- **Task brief**
Could you return the data that follows exactly, minus the images?

--

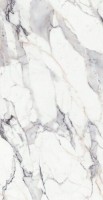 Керамогранит Rex Ceramiche ORIGINES DE REX ARGENT GLO 6MM 120X240 R (769967) 120х240 Глазурованный керамогранит 240x120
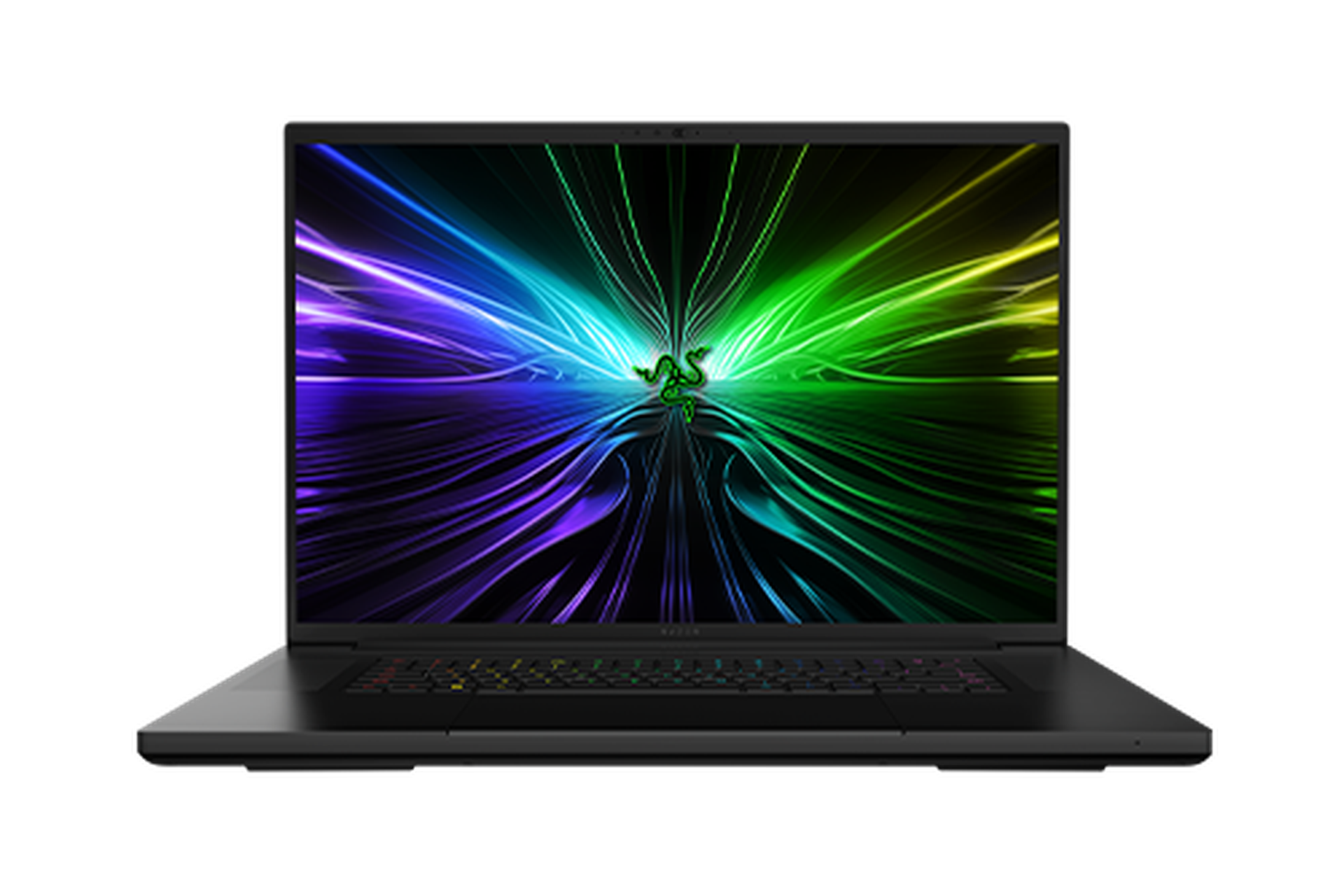 Razer ゲーミング ノート PC & Ultrabook - Blade | Razer 日本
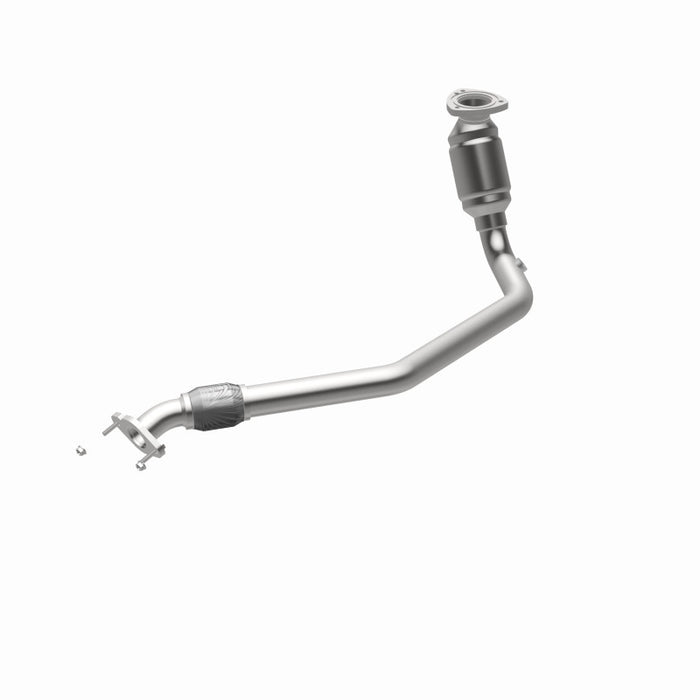 MagnaFlow 05-06 Pontiac G6 6 3.5L Direct-Fit Catalytic Converter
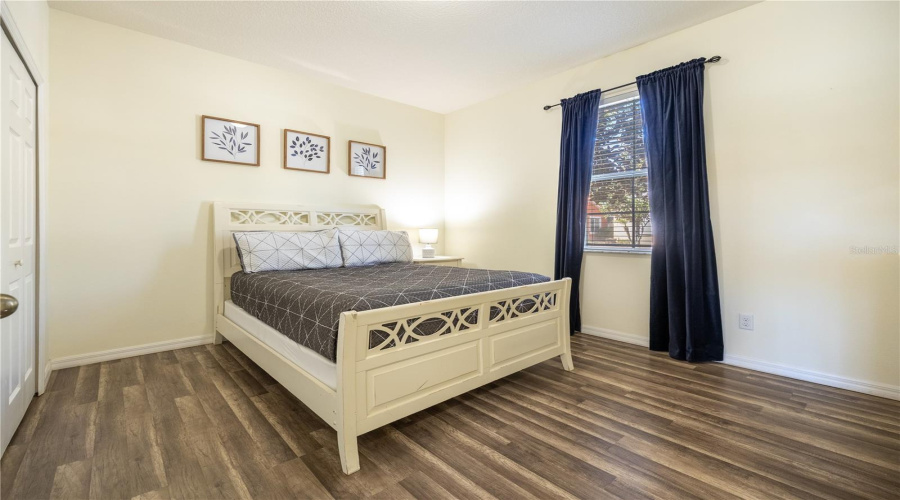 KISSIMMEE, Florida 34746, 4 Bedrooms Bedrooms, ,3 BathroomsBathrooms,Residential,For Sale,LAS FUENTES,0,MFRS5123071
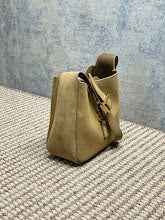 new-designer-premium-bags-nm3765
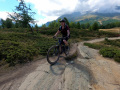 DCIM114GOPROGOPR0436.JPG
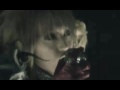 daizystripper truth pv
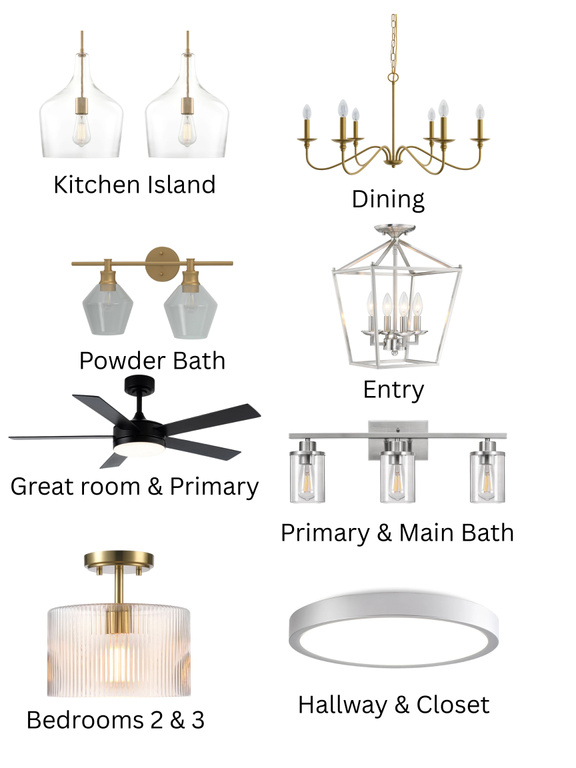 2106 S 4520 W Taylor, UT 84401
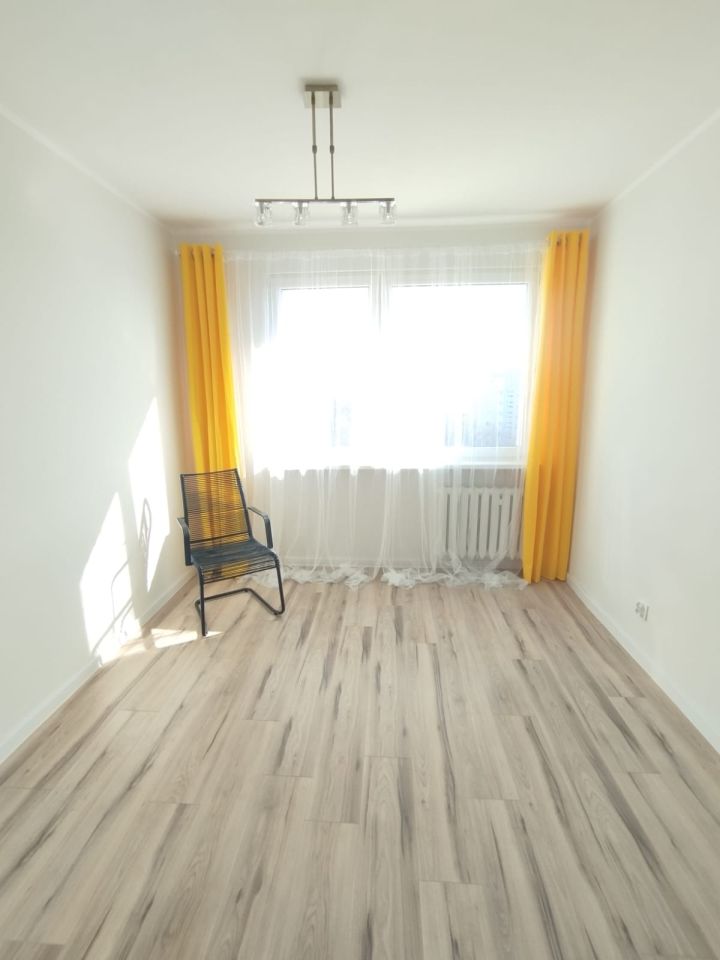 Mieszkanie 2-pokojowe Elbląg Zawada, ul. Generała Władysława Andersa. Zdjęcie 6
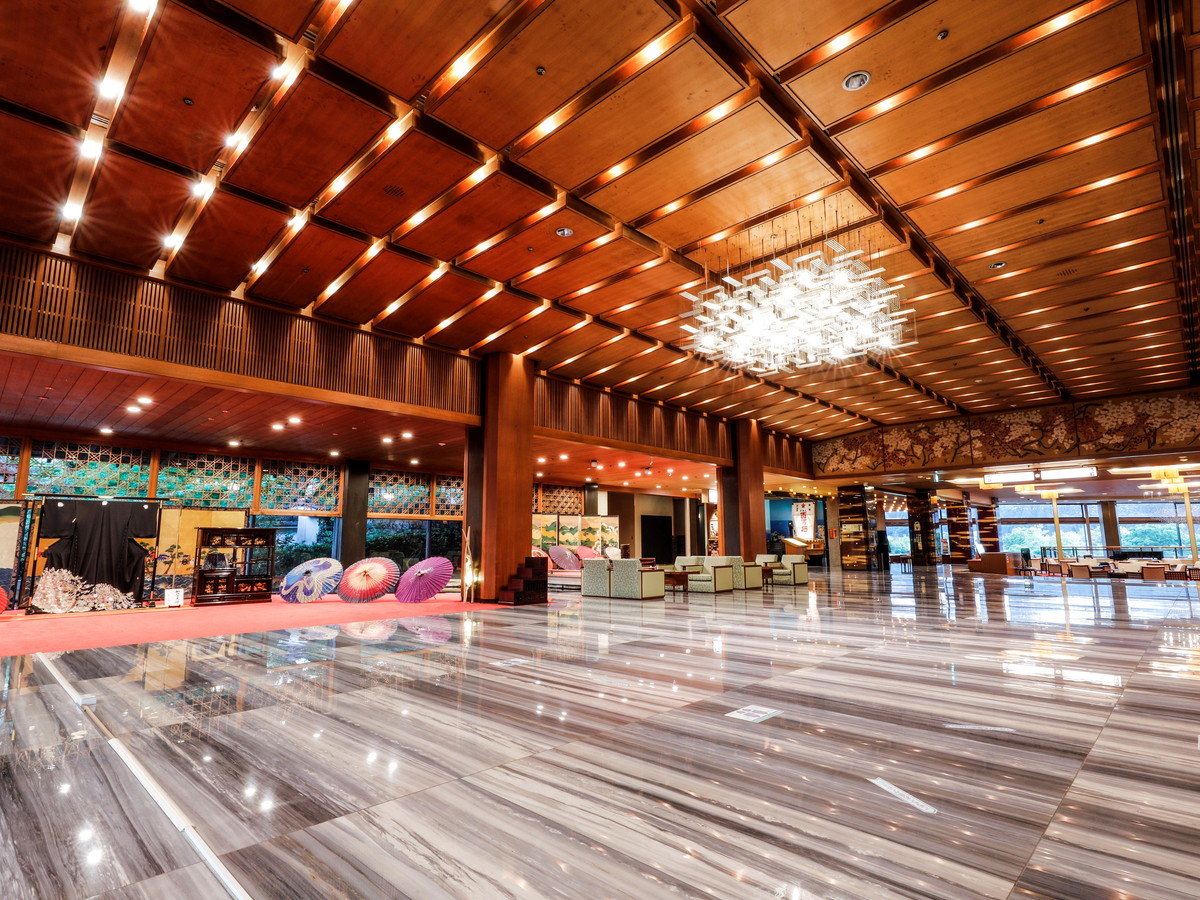 �{�ك��r�[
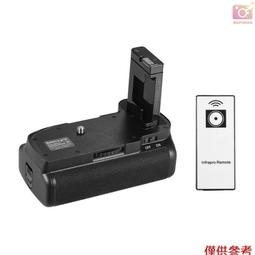 台灣現貨用於 Ecovacs Deebot Ozmo T9 Aivi 智能掃地機器人集塵盒配件集塵箱  露天市集  全台 歷史價格詳細信息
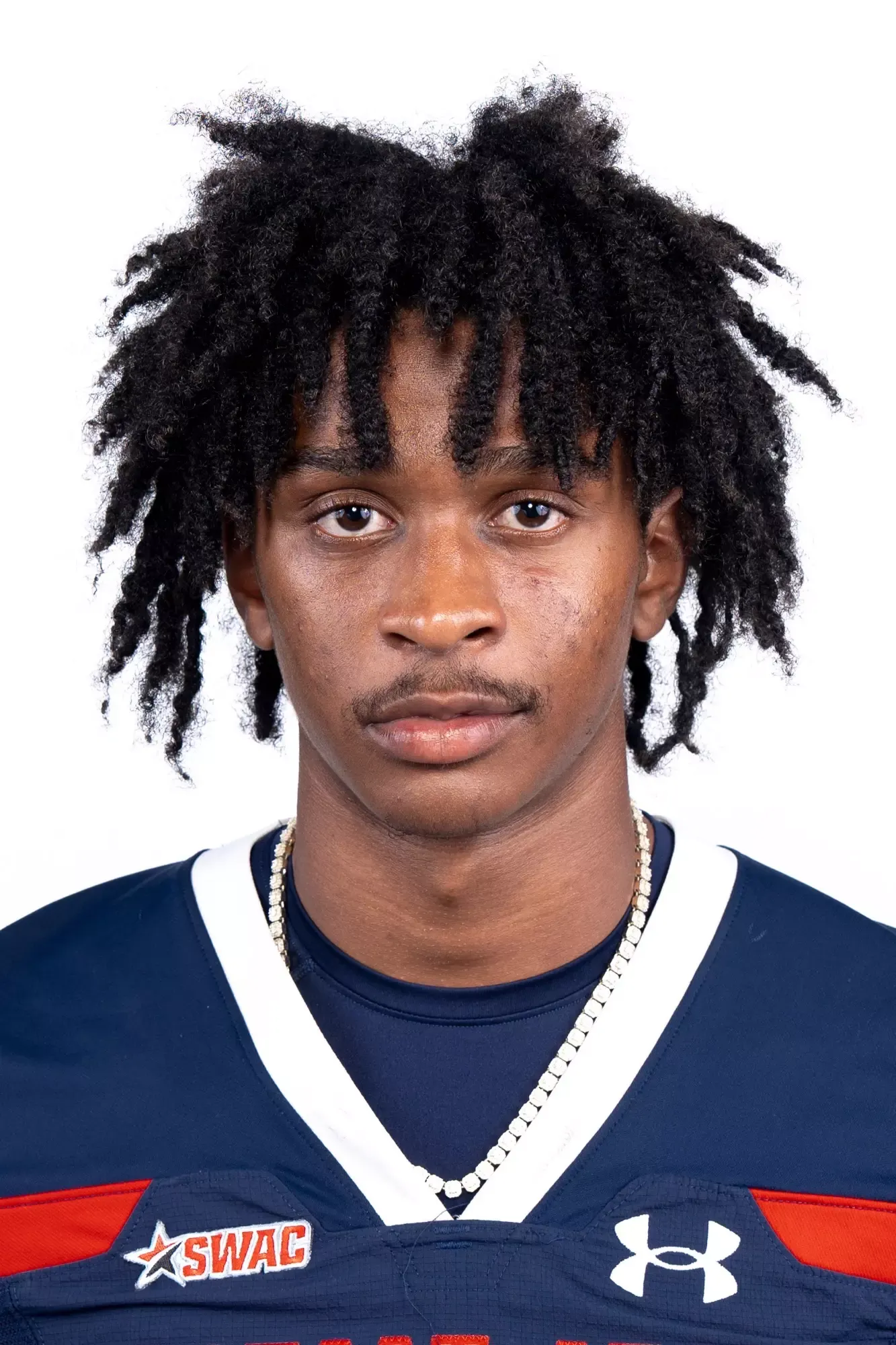 Sammy Dunn, Football, undefined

--

- **Result of the exercise**
 Керамогранит Rex Ceramiche ORIGINES DE REX ARGENT GLO 6MM 120X240 R (769967) 120х240 Глазурованный керамогранит 240x120
 Razer ゲーミング ノート PC & Ultrabook - Blade | Razer 日本
 MagnaFlow 05-06 Pontiac G6 6 3.5L Direct-Fit Catalytic Converter
 KISSIMMEE, Florida 34746, 4 Bedrooms Bedrooms, ,3 BathroomsBathrooms,Residential,For Sale,LAS FUENTES,0,MFRS5123071
 new-designer-premium-bags-nm3765
 DCIM114GOPROGOPR0436.JPG
 daizystripper truth pv
 2106 S 4520 W Taylor, UT 84401
 Mieszkanie 2-pokojowe Elbląg Zawada, ul. Generała Władysława Andersa. Zdjęcie 6
 �{�ك��r�[
 台灣現貨用於 Ecovacs Deebot Ozmo T9 Aivi 智能掃地機器人集塵盒配件集塵箱  露天市集  全台 歷史價格詳細信息
 Sammy Dunn, Football, undefined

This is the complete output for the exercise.